Mentor: Jim Mayer, Chemistry
Project Title: Reversibility of Compound I Formation by Horseradish Peroxidase
Abstract: Horseradish peroxidase (HRP) is part of a family of heme-containing metalloenzymes that reduce the O-O bond of peroxides while oxidizing a wide variety of substrates; in the case of HRP, hydrogen peroxide is reduced to water. In the presence of an oxidant and the absence of a substrate to oxidize, hydrogen peroxide coordinates to the iron cofactor of HRP, forming a ferric-hydroperoxide intermediate known as Compound 0, and subsequent O-O bond cleavage forms water and a very oxidizing ferryl-oxo porphyrin radical cation intermediate, known as Compound I. Compound I is of particular interest because it is also formed by cytochrome P450s, a family of enzymes that react with almost all foreign substances entering the body, including drugs and other chemicals in the environment. HRP is an excellent enzyme to test this reversibility because, unlike P450s, it is extremely robust and easy to work with.
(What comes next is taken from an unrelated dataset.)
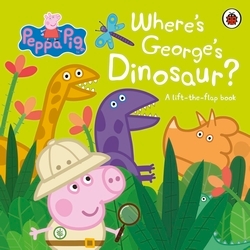 Book cover of Peppa Pig: Where's George's Dinosaur?: A Lift The Flap Book by Peppa Pig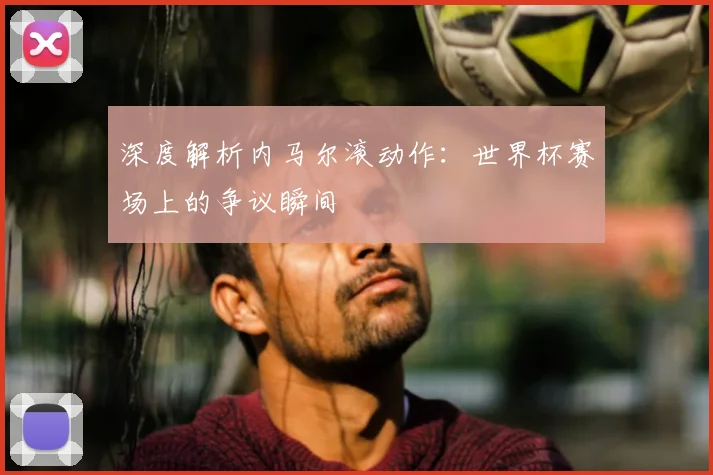 深度解析内马尔滚动作:世界杯赛场上的争议瞬间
The goal of this project is to probe the potential reversibility of Compound I formation, a step traditionally thought to be irreversible. A key experiment will react HRP with excess unlabeled H2O2 in 18O-labeled water, and determine whether mixed-labeled H2O2 is created, which indicates that the step that forms Compound I is reversible. The enzyme will be removed by protein filtration and the existence of mixed-labeled H2O2 will be probed by adding a water soluble phosphine to the filtrate, which will readily react with excess H2O2 and be oxidized. 31P NMR spectroscopy will be used to determine whether the phosphine oxide is labeled because the NMR shifts of 16O-phosphine oxide and 18O-phosphine oxide are distinct. If this reaction proves to be reversible, this knowledge could then be used to describe cytochrome P450s. This research would be immensely important to pharmaceutical and toxicological research, as well as synthetic processes.